* [Aim of the exercise]:
Give the listing again word for word, excluding the pictures it contains.

* [Data section]:
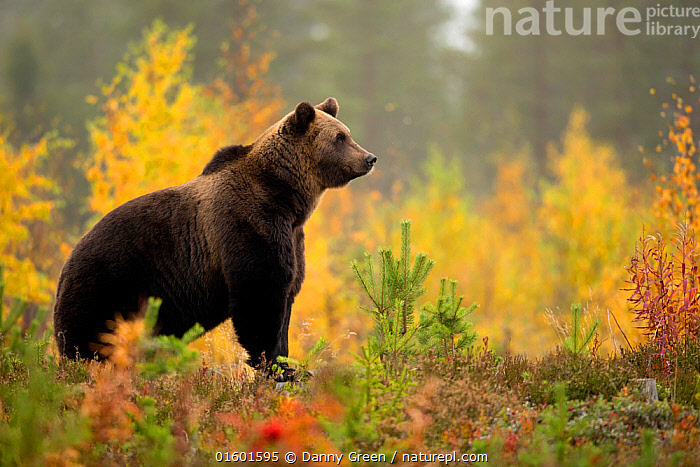 Brown bear (Ursus arctos) in autumnal forest, Finland, September, Animal,Wildlife,Vertebrate,Mammal,Carnivore,Bear,Brown Bear,Animalia,Animal,Wildlife,Vertebrate,Mammalia,Mammal,Carnivora,Carnivore,Ursidae,Bear,Ursus,Ursus arctos,Brown Bear,Colour,Yellow,Europe,Northern Europe,North Europe,Nordic Countries,Finland,Autumn,Boreal forest,Habitat,Forest,,, catalogue11, Danny Green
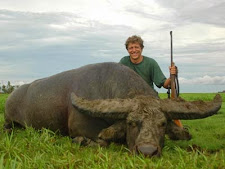 Fantastic big buffalo bull hunted by Henrik Thalbitzer from Denmark in the wet season. This massive bull taken at Carmor Plains has incredible mass all the way along the horns (as well as the mud!) and a wide spread of 50+ inches. A big bull like this is a trophy of a lifetime.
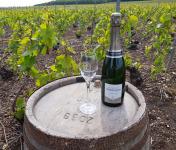 Champagne Deneufchatel - Champagne Deneufchatel Millésime 1 X 75 Cl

* [Task solution]:
 Brown bear (Ursus arctos) in autumnal forest, Finland, September, Animal,Wildlife,Vertebrate,Mammal,Carnivore,Bear,Brown Bear,Animalia,Animal,Wildlife,Vertebrate,Mammalia,Mammal,Carnivora,Carnivore,Ursidae,Bear,Ursus,Ursus arctos,Brown Bear,Colour,Yellow,Europe,Northern Europe,North Europe,Nordic Countries,Finland,Autumn,Boreal forest,Habitat,Forest,,, catalogue11, Danny Green
 Fantastic big buffalo bull hunted by Henrik Thalbitzer from Denmark in the wet season. This massive bull taken at Carmor Plains has incredible mass all the way along the horns (as well as the mud!) and a wide spread of 50+ inches. A big bull like this is a trophy of a lifetime.
 Champagne Deneufchatel - Champagne Deneufchatel Millésime 1 X 75 Cl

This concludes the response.